It’s game week and Clemson offensive coordinator Tony Elliot spent his Monday afternoon fielding questions for reporters as his offense prepares for Saturday’s marquee matchup against Georgia.
Elliott was asked about Clemson’s freshman wide receivers, now that he’s been able to watch them throughout the duration of fall camp and into this week of practice.
He provided returns on Troy Stellato, Beaux Collins and Dacari Collins.
Elliot was asked first about Stellato, who is a bit behind the eight ball. He arrived this summer and is clearly still picking up the playbook.
“Starting with Troy, (he) came in during the summer and was behind the Collins’ boys,” Elliott said. “Very talented. The biggest thing for him is picking up the offense. The first time through, he’s still swimming. Things are moving around. [I’m] very pleased with his ability, we just got to get him to the point where he can function on his own as opposed to
As opposed to Beaux and Dacari, who have been on Clemson’s campus since the spring.
“They’re big guys that are athletic, can run, can play multiple spots for us,” Elliott said. “Great after the catch kind of guys, also can go up and get the high points. I think they fall right in line with the many of the wideouts that we’ve had here.”
Additionally, at the other end of the spectrum, Elliott was asked about Justyn Ross and what the returns have been for Clemson’s No. 1 receiver since he’s returned to the fold after finally being medically cleared.
“You can tell that Ross is working his tail off,” he added. “He looks explosive and also you can tell that he’s putting in work from a knowledge standpoint too. You’re able to jump right in and just go function and he hasn’t practiced in a formal setting in about a year now.”

(Collected data entries)
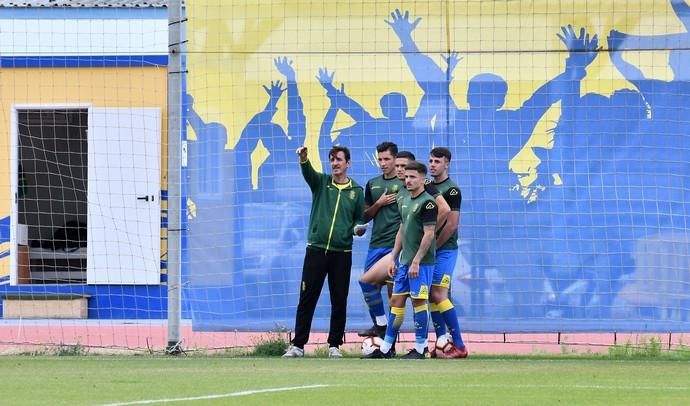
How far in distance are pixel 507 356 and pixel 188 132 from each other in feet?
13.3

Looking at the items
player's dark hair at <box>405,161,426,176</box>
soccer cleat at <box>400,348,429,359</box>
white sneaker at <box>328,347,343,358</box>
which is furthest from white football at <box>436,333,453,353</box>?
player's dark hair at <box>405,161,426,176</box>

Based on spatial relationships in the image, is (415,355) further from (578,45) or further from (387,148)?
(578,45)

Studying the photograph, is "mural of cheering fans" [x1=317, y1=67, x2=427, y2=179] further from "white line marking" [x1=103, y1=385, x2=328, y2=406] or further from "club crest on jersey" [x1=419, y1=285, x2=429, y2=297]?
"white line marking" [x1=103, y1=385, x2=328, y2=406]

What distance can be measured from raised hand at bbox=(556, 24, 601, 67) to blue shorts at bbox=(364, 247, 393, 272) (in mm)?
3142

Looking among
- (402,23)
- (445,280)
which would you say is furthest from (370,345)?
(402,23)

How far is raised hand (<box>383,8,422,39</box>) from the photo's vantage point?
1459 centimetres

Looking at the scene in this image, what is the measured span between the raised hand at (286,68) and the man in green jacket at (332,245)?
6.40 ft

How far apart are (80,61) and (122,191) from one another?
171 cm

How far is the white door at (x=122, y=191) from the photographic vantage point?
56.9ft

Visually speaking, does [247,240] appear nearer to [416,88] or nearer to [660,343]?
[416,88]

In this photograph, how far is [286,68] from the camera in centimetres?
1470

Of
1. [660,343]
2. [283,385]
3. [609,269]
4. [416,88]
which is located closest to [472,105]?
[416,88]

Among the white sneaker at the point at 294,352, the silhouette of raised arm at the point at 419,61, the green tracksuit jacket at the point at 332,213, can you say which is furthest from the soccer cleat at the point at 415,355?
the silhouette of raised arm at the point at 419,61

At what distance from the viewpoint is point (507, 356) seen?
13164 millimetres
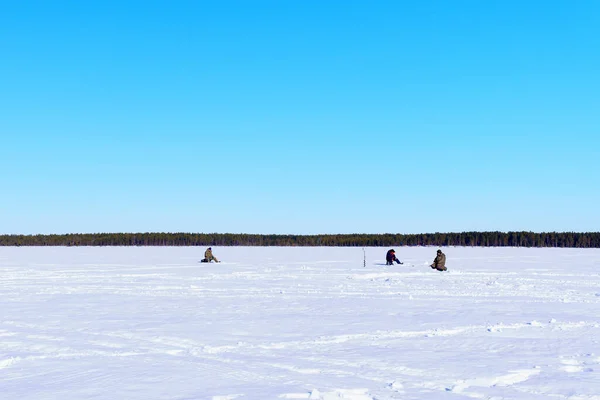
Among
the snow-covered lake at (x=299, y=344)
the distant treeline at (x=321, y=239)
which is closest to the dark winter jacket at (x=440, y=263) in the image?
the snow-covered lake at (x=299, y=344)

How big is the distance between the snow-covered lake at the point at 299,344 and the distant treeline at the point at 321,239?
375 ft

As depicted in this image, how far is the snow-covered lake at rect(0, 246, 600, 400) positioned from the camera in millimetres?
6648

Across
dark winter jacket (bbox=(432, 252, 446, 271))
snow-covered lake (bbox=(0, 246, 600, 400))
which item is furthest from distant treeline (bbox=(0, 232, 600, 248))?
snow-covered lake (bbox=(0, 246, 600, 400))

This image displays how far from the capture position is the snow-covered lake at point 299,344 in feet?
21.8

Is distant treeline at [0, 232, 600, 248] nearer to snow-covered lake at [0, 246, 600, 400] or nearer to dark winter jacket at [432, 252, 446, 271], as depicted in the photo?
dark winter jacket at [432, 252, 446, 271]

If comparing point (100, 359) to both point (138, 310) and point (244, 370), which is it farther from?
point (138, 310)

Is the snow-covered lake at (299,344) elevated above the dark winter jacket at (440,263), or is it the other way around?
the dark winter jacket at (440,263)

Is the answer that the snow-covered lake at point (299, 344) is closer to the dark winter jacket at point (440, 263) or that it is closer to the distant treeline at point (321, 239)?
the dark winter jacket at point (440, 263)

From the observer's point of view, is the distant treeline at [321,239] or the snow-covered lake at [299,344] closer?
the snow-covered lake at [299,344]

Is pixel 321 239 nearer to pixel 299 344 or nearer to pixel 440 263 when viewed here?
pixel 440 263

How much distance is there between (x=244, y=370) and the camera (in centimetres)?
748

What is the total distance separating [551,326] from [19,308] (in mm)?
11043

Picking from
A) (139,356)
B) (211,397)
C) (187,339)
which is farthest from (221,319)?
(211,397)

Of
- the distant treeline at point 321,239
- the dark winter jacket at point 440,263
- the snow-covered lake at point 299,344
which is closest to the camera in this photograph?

● Exercises to complete
A. Reproduce the stretch of the Clemson receivers article from "It’s game week" through "up the playbook.".
B. Carry on the article about Clemson's wide receivers from the point where it ends.
This listing comes from a source separate from the article.

● Answers provided
A.
It’s game week and Clemson offensive coordinator Tony Elliot spent his Monday afternoon fielding questions for reporters as his offense prepares for Saturday’s marquee matchup against Georgia.
Elliott was asked about Clemson’s freshman wide receivers, now that he’s been able to watch them throughout the duration of fall camp and into this week of practice.
He provided returns on Troy Stellato, Beaux Collins and Dacari Collins.
Elliot was asked first about Stellato, who is a bit behind the eight ball. He arrived this summer and is clearly still picking up the playbook.

B.
Outside of Ross, has anyone started to separate themselves in the wide receiver room?
“Frank (Ladson, Jr.) has had a good camp. (Joseph) Ngata is starting to come on, you’re starting to see what we thought we had in Joe,” Elliot said. “And then Ajou, Ajou is a guy we talk about a lot. He’s made tremendous, tremendous strides. Sometimes you put on the tape and you’re like, ‘Wow that was Ajou.” Just the nuances and the details are starting to emerge now that he has a better understanding of the scheme and he can play technically a little more sound.”
Elliot almost forgot E.J. Williams.
“You just kind of take E.J. for granted, but E.J. is very similar to Ross,” Elliott added. “He’s been a guy that’s been a putty guy for us. We’ve moved him around, put him in different spots and he’s handled that well. He’s electric…can make the acrobatic catches and he’s a physical guy too. That’s what I like about E.J., is that he might not be the biggest guy, but he’ll put his nose in there on the perimeter. I think he’s going to be a guy that’s going to be like a given…He’s had a great camp.”